By MICHAEL PERKINS
INSTANTANEOUS PHOTOGRAPHY, or at least the analog experience of rapidly developing film photography (in the digital era, all pictures are ‘instant’) has always been more about emotional excitement than technical satisfaction. In terms of lens and camera design, the idea of “instant” has consistently been more powerful than the reality.
The recent “second wave” of instant camera and films, now spread across three main companies (Polaroid Originals, Lomography.com, and Fujifilm) reproduces the thrill aspect that typically accompanies nostalgia, but also seems, at least in the case of Fujifilm, to actually move the technology from its take-it-or-leave-it roots, attempting to design gear that is substantially more attuned to photographers’ needs than a plain vanilla shutter button. Moreover, Fujifilm has also created a film which beats the competition in both color rendition and price point.
The Fuji Instax Mini system, which produces pictures of 62mm x 46mm versus the historical 79mm x 79mm dimensions of the Polaroid, includes more than a half-dozen models that, while hardly full-function by any realistic yardstick, do afford shooters a variety of fixed-aperture shooting modes, including macro, landscape, “party”, and “child” options as well as a “bulb” mode for time exposures (of up to ten seconds), a self-timer, and even a double exposure setting. Like Pinocchio, the Instaxes are not yet real boys, but they can sorta kinda walk and talk like one.
As for the competition, Polaroid Originals (the zombie resurrection of the old Polaroid carcass) still hasn’t perfected its watery-looking color film (or its horrendous $2-per shot cost) but has begun making new cameras again. Spoiler alert: they’re a crude reboot of the old One Step system, which is to cameras what Frankenstein was to smooth motor skills. As for the instant camera line from Lomography, they continue that company’s well-established tradition of charging you a stiff excise tax on hipness which is totally unwarranted by the product’s actual performance.

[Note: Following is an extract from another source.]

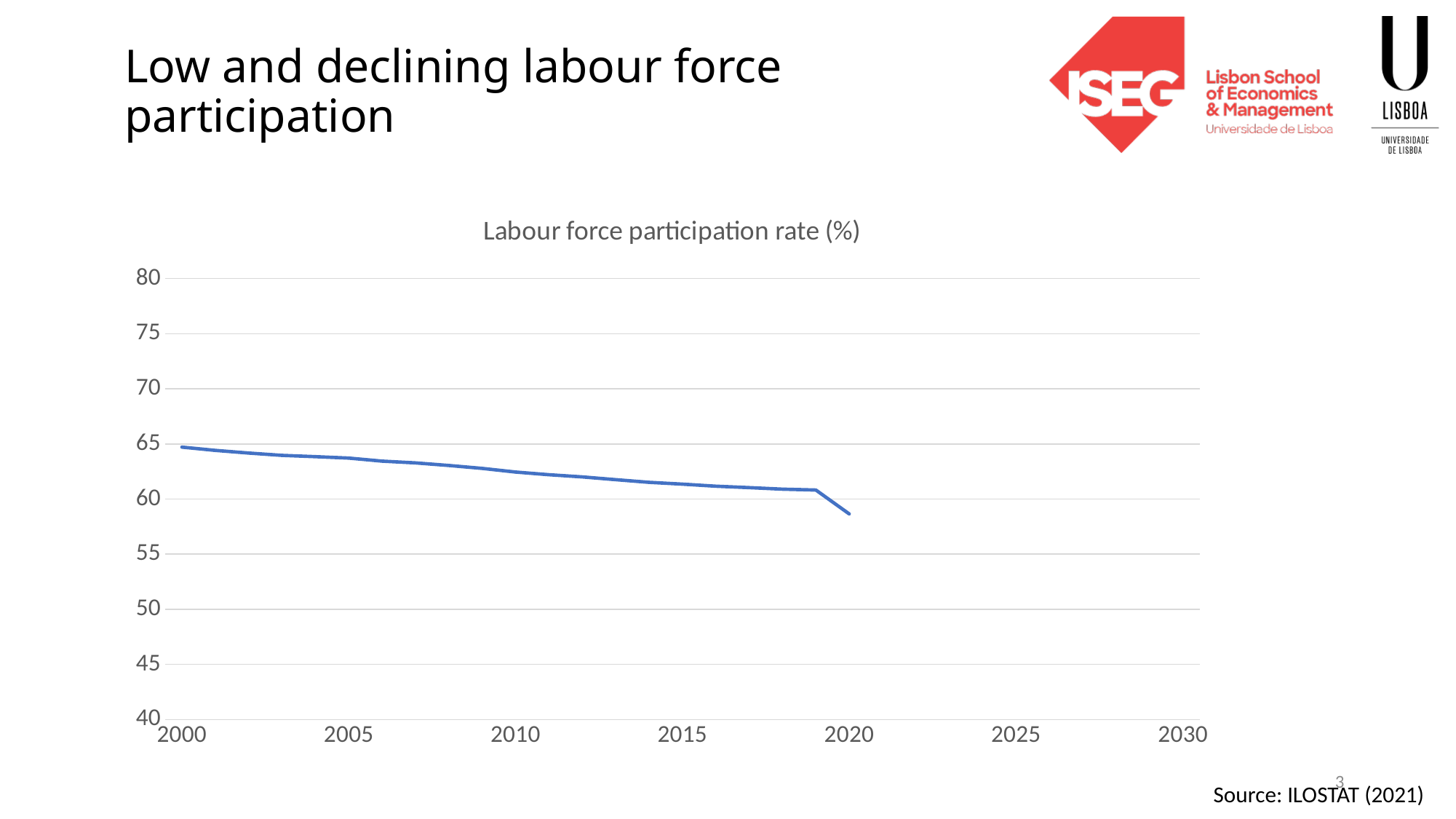
Is the labour force participation rate in 2010 greater or less than 65? less What is the title of the chart? Labour force participation rate (%) What kind of chart is shown on the slide? line chart Is the labour force participation rate in 2020 greater or less than 60? less Is the labour force participation rate in 2015 greater or less than 60? greater Which year shown has the highest labour force participation rate? 2000 Which year has a higher labour force participation rate, 2000 or 2020? 2000 Does the labour force participation rate rise or fall between 2000 and 2020? fall Which year shown has the lowest labour force participation rate? 2020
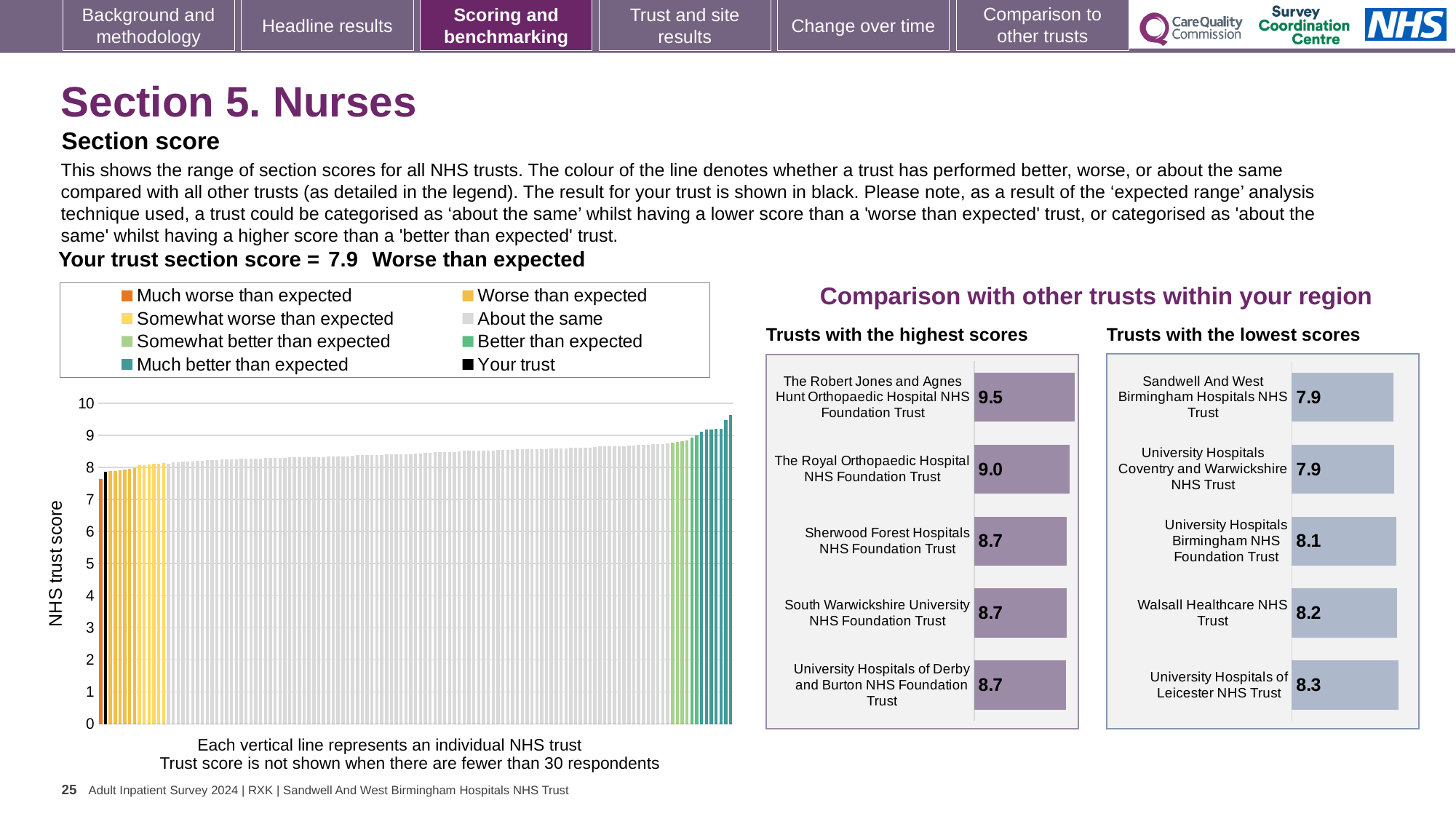
How many entries does the legend above the large chart on the left list? 8 In the large chart on the left, do the trust scores rise or fall from left to right? Rise What is the y-axis label of the large chart on the left? NHS trust score In the 'Trusts with the lowest scores' chart, which has the larger score: University Hospitals Birmingham NHS Foundation Trust or Walsall Healthcare NHS Trust? Walsall Healthcare NHS Trust How many trusts are shown in the 'Trusts with the highest scores' chart? 5 In the large chart on the left, is the value of the tallest bar greater or less than 9? greater In the 'Trusts with the lowest scores' chart, which trust has the highest score? University Hospitals of Leicester NHS Trust In the 'Trusts with the lowest scores' chart, what is the score for Walsall Healthcare NHS Trust? 8.2 What kind of chart is the large chart on the left showing NHS trust scores? Bar chart In the 'Trusts with the highest scores' chart, what is the difference between the scores of The Robert Jones and Agnes Hunt Orthopaedic Hospital NHS Foundation Trust and The Royal Orthopaedic Hospital NHS Foundation Trust? 0.5 In the 'Trusts with the highest scores' chart, what is the score for The Robert Jones and Agnes Hunt Orthopaedic Hospital NHS Foundation Trust? 9.5 In the 'Trusts with the highest scores' chart, which trust has the highest score? The Robert Jones and Agnes Hunt Orthopaedic Hospital NHS Foundation Trust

The images you see here, examples of double and time exposures, are both from a Fujifilm Instax Mini 90 NeoClassic, the top of the company’s line and the closest thing that currently exists in the instant universe that can reasonably be called a camera instead of a toy. Hey, it’s a start. The first golden age of instant photography undoubtedly produced a lot of smiles. The technology’s second act could finally produce cameras worthy of all that global good will. Or it could all vanish again. In an instant.